I write, but I get it: I'm not Ernest Hemingway (otherwise I'd be writing drunk and editing sober.) But now and then I meet the person who believes that I need to be brought down a few rungs -- just in case. And if I don't see it coming, it hit its mark. If it's by somebody that I'm not expecting it from, I field it by changing the subject (look at the birdy!) or glossing it over or minimizing it, like The Black Knight in the Monty Python clip: "It's just a flesh wound!"
Often the exchanges I find the most impossible to believe are the most unmistakeable. I permit clarity to be clouded by my wish to turn unkind words or sarcasm into something better than they are. When denial occurs, the demeaning words or the unkindness is protected by the very person it's designed to hurt: me. And that's the next chronological knock of a person's self-esteem in that situation.
There's a slogan used in 12 step programs: “I” didn’t cause it, “I” can’t cure it, and “I” can’t control it.
If you're reading this and you're encountering somebody who's unkind to you, or mean-spirited, let those three statements liberate you. Remind yourself that it's their problem, not yours. Consider reaching out for help if it's ongoing. If you can, surrender thoughts of them in a prayer and return to your game, your job, your writing. Get back to being the best you possible!

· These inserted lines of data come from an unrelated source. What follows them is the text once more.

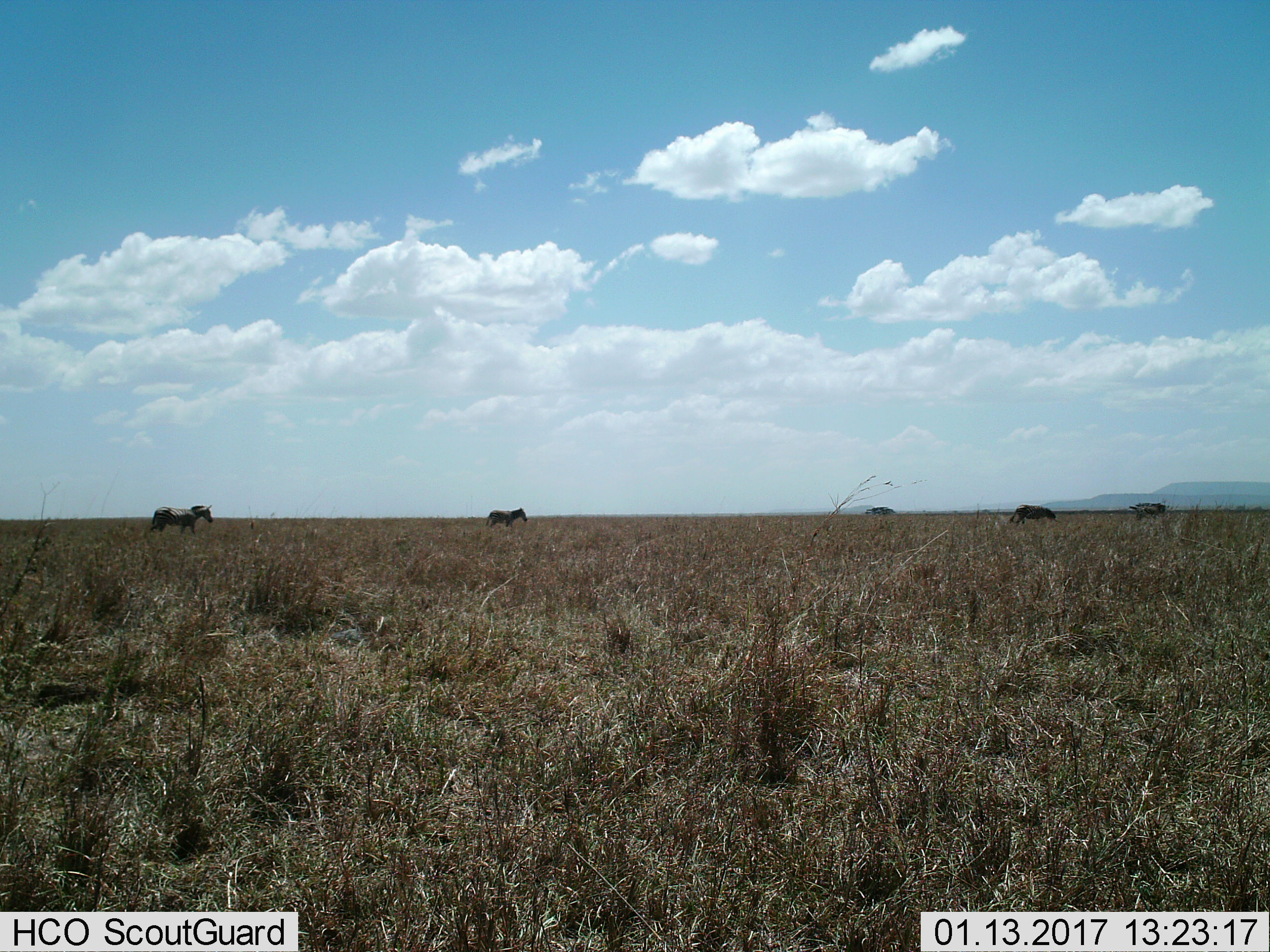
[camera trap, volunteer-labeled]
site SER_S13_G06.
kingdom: Animalia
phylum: Chordata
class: Mammalia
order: Perissodactyla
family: Equidae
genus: Equus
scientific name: Equus quagga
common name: plains zebra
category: zebraplains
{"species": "zebraplains (plains zebra) (Equus quagga)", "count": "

"Letting go of negative people doesn't mean you hate them. It just means you love yourself."
-- Author unknown
The best defense against snipe is a healthy sense of self-worth. You'll find that even if you don't remove yourself from the circumstances, you understand where it comes from and you get better at shutting it down without shutting down your soul or throwing up a wall in your soul. Trust the road of progress!
Know that your Creator loves what he made. Be a fan of you. Somebody shared a book called "The Artist's Way." Perfectionism creates a huge block for people, whether your an artist or not.